* _SOURCE DOCUMENT_:
╔══
I'm now sure what the exact wording of your specific question is @LePetitMaman but I'm guessing it's to do with your comment "I'm saying that if you can't prioritise putting food in your mouth over getting multiple beauty treatments, then you need to accept that is the issue. It's not that you have no money. You just want to spend beyond your means on luxury items then pretend you had no agency over that choice, or are entitled/deserve it."
I would (and do) spend money on lashes/brows and prioritise it over healthy food some weeks. I even use my PIP to pay for these. Judge away! I fully accept responsibility for what you are judging me for.
I have alopecia (as part multiple disabilities) and it's fucking shit. It's something that for some reason is the final nail in the coffin for me when I've lost everything else like career, health, life with my DC, mobility, normal lifespan etc. It just depresses the hell out of me and makes me so down on top of everything else. So I pay for specialist lashes and brows and use my PIP and yes, some weeks I'll eat toast/cereal to pay for it. It makes me feel like a million dollars when I have them done, I look forward so much to having them done, and my mental health is just as important as my physical health (and it's something, unlike my physical health I can control). They make me happy. Maybe I'm vain and superficial, I don't know. I just know it's something that makes me happy and I will prioritise it, while I can.
No doubt you'll judge me and say my money would be better spent on therapy as I'm clearly fucked up, but I have a limited time left, I want my DC to remember me looking smiley and enjoy having photos taken with them. I wear nice nighties and I bat my lashes.
I want to think I look slightly glamorous and pretty, I know in reality I'm more like a half dead half bald vampire crossed with Barbara Cartland, but fuck it. I feel pretty and it makes me feel happy.
I believe I'm entitled to make this choice and you believe you're entitled to judge me for it <shrug> I know who I'd rather be out of the two of us. I know which kind of person I'd rather be. I sure don't go around judging people "the minute they open their mouth". If I was, I think I'd feel a bit ashamed of myself and wouldn't admit it, let alone be proud of it.
╚══
* _DATA UNDER STUDY_:
╔══
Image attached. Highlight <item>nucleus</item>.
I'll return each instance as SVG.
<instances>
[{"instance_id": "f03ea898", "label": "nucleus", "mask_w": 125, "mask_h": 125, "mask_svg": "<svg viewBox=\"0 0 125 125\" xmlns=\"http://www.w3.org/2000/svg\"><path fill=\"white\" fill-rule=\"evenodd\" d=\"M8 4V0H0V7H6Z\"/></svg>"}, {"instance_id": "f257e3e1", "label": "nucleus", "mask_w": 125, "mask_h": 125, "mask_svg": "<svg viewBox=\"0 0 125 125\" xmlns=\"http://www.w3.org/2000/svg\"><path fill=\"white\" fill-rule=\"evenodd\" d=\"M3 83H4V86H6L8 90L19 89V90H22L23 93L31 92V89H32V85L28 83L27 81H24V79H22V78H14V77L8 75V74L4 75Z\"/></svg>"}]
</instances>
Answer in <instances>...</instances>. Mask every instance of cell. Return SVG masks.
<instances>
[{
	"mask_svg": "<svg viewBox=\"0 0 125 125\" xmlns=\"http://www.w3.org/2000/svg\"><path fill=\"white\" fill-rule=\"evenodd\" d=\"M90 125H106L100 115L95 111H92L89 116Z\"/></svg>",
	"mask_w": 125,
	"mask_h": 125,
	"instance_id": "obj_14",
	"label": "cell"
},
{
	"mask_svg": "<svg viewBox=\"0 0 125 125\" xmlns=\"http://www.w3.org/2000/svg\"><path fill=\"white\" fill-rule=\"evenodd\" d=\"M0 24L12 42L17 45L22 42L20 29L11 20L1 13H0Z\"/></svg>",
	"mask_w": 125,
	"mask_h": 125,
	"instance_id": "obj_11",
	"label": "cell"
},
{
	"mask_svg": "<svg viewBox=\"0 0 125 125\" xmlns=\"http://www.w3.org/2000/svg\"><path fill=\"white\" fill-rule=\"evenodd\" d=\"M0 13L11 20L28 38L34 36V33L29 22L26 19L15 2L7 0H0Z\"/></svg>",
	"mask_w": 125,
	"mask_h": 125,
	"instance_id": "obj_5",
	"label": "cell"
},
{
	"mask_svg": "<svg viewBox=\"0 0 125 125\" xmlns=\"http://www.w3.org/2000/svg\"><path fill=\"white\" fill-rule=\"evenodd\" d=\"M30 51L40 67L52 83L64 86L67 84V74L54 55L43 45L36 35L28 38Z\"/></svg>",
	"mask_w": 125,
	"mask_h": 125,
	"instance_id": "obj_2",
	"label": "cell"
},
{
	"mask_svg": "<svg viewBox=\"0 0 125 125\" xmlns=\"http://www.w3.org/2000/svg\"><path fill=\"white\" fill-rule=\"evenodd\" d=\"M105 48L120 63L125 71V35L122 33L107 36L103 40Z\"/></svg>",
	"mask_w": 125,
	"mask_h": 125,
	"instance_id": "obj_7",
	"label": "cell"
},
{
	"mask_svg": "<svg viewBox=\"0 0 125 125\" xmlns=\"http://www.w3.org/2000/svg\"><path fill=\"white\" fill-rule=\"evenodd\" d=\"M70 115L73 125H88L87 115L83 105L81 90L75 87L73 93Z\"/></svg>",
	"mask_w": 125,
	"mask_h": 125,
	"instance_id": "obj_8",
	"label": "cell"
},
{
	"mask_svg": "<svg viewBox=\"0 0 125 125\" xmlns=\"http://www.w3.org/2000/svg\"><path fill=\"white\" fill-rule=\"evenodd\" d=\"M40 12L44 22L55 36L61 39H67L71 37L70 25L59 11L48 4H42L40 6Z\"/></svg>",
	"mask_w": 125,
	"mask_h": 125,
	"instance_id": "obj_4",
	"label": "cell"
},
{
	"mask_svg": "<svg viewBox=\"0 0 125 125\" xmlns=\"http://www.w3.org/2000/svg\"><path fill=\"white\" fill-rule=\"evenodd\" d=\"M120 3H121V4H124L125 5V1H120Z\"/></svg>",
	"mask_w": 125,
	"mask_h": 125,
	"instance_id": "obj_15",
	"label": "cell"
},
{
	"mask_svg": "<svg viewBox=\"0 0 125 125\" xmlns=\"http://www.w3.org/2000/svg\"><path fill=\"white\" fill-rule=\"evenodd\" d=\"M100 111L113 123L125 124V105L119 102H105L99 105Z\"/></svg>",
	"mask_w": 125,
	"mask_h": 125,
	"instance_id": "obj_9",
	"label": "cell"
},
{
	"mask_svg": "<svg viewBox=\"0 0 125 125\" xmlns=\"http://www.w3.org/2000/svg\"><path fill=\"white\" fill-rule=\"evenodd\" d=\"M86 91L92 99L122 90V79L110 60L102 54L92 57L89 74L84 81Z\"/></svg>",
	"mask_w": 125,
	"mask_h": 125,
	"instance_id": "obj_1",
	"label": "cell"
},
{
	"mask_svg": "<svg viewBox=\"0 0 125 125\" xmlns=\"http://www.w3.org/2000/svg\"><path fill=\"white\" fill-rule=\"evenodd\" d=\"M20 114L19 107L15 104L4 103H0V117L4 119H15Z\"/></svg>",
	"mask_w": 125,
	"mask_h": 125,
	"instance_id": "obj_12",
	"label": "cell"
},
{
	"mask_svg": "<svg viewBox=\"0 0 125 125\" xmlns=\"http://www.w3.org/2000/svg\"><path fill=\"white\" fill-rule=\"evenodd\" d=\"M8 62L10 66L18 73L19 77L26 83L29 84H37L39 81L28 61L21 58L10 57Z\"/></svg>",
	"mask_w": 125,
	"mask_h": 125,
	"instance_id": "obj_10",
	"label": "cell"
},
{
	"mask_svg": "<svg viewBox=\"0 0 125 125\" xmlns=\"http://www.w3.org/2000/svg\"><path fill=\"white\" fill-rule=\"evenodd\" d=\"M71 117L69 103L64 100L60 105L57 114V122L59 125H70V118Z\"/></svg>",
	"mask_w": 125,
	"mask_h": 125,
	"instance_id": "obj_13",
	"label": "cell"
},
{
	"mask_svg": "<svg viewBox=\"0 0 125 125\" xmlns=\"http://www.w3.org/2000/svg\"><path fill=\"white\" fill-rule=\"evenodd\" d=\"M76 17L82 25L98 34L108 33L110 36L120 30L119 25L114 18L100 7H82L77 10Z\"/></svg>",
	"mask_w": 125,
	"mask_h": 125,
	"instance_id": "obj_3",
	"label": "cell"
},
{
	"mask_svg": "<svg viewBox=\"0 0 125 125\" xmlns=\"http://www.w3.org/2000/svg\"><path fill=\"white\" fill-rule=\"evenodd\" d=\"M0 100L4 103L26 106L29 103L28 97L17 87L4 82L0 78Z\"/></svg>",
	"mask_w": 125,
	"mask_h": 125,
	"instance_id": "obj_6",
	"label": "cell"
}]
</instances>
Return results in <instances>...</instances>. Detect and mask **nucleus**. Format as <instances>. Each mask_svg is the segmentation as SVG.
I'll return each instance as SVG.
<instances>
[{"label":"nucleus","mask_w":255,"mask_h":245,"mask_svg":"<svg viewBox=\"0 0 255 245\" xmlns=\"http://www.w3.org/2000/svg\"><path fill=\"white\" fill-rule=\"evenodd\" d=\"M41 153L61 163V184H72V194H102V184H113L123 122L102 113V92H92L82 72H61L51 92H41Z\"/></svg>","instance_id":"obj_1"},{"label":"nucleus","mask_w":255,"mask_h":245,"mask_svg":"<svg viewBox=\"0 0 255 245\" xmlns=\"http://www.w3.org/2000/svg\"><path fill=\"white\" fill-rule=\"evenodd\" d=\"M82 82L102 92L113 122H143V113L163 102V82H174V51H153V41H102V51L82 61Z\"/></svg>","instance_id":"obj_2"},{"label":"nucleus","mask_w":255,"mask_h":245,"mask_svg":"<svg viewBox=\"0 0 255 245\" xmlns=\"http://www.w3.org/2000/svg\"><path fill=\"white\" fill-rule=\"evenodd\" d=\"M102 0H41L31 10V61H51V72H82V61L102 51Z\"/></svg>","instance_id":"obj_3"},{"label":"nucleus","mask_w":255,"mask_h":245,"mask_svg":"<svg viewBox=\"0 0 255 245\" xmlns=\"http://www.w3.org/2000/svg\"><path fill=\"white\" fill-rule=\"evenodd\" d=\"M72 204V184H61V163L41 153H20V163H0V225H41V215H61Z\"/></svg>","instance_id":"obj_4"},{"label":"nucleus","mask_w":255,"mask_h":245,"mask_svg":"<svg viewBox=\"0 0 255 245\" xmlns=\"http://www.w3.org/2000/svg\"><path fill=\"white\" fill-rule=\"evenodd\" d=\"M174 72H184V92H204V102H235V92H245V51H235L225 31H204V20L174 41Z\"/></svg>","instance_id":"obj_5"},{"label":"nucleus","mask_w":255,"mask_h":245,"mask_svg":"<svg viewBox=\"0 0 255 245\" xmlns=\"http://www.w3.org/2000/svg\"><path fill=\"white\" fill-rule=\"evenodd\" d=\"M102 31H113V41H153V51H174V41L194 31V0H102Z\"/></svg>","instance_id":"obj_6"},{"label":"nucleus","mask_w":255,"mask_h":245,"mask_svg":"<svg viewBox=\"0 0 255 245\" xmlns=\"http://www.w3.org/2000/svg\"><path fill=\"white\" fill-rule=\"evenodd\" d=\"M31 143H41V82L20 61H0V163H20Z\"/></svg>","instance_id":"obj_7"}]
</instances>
╚══
* _YOUR ASSIGNMENT_: In the post about paying for lashes and brows, what does the writer use to pay for them? The material has no connection to the post.

* _EXERCISE RESPONSE_: The writer uses their PIP.